* **Work request**:
Every line of the entries below that includes "noise" belongs in the answer, copied as written.

* **The data**:
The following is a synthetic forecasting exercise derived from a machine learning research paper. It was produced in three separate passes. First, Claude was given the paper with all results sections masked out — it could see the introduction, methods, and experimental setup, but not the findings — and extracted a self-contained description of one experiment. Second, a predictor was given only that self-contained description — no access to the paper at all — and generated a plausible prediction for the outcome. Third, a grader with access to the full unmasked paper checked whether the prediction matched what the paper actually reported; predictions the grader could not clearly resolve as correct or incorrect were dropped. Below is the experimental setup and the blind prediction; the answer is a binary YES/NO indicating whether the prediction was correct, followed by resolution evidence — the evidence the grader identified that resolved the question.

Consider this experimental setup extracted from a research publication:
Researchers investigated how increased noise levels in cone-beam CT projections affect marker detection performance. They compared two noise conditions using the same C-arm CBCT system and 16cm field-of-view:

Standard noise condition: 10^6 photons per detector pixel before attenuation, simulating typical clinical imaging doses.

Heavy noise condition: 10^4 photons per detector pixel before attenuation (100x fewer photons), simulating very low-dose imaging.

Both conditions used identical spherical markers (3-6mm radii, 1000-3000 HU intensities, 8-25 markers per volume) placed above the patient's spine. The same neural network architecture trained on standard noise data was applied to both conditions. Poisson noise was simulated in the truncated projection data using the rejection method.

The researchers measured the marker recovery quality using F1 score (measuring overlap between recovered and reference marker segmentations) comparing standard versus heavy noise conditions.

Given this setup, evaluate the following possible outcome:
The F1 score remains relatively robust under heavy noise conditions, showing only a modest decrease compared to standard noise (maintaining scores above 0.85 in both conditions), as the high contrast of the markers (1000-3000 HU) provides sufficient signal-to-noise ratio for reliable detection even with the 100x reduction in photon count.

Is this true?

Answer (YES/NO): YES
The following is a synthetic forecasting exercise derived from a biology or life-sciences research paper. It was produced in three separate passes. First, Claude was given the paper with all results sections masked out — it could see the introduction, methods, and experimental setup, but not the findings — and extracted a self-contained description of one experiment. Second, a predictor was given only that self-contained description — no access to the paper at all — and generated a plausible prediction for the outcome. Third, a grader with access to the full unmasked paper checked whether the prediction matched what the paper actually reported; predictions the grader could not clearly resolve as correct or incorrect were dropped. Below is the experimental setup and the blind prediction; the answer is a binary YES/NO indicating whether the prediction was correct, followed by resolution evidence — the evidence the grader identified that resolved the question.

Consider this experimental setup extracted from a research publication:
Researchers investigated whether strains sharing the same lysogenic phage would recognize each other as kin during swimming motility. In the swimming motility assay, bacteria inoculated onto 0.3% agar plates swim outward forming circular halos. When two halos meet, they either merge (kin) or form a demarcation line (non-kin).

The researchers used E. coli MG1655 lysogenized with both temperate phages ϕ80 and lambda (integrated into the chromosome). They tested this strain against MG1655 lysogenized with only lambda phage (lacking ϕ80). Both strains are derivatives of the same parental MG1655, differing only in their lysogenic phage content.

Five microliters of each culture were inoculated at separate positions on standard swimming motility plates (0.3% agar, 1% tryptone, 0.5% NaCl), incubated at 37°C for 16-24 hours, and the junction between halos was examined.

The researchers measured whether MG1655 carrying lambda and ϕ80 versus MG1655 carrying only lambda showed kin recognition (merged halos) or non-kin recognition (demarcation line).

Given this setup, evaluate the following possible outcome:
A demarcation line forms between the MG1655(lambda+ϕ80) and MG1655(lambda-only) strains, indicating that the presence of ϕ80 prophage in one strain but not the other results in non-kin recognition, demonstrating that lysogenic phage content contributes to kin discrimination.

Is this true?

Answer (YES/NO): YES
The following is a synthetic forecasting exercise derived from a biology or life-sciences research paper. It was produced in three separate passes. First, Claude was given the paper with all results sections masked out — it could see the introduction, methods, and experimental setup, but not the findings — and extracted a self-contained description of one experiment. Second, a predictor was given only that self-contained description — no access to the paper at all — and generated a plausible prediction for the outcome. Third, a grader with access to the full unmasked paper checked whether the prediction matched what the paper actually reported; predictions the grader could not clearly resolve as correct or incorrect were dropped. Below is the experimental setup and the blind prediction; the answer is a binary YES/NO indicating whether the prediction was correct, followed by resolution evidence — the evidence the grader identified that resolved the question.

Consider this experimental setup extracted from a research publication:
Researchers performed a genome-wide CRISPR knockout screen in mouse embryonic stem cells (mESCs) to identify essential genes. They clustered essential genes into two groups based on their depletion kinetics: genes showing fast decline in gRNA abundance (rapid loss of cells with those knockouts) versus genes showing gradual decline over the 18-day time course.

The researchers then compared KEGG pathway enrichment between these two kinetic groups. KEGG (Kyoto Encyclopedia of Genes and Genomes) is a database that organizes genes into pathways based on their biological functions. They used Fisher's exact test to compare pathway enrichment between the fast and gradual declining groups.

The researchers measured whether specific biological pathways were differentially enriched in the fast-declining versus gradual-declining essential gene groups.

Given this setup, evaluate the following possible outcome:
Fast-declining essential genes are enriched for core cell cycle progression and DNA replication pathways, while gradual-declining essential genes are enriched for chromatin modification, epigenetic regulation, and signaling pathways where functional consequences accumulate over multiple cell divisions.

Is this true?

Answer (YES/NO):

* **Result of this task**:
Researchers investigated how increased noise levels in cone-beam CT projections affect marker detection performance. They compared two noise conditions using the same C-arm CBCT system and 16cm field-of-view:
Standard noise condition: 10^6 photons per detector pixel before attenuation, simulating typical clinical imaging doses.
Heavy noise condition: 10^4 photons per detector pixel before attenuation (100x fewer photons), simulating very low-dose imaging.
Both conditions used identical spherical markers (3-6mm radii, 1000-3000 HU intensities, 8-25 markers per volume) placed above the patient's spine. The same neural network architecture trained on standard noise data was applied to both conditions. Poisson noise was simulated in the truncated projection data using the rejection method.
The researchers measured the marker recovery quality using F1 score (measuring overlap between recovered and reference marker segmentations) comparing standard versus heavy noise conditions.
The F1 score remains relatively robust under heavy noise conditions, showing only a modest decrease compared to standard noise (maintaining scores above 0.85 in both conditions), as the high contrast of the markers (1000-3000 HU) provides sufficient signal-to-noise ratio for reliable detection even with the 100x reduction in photon count.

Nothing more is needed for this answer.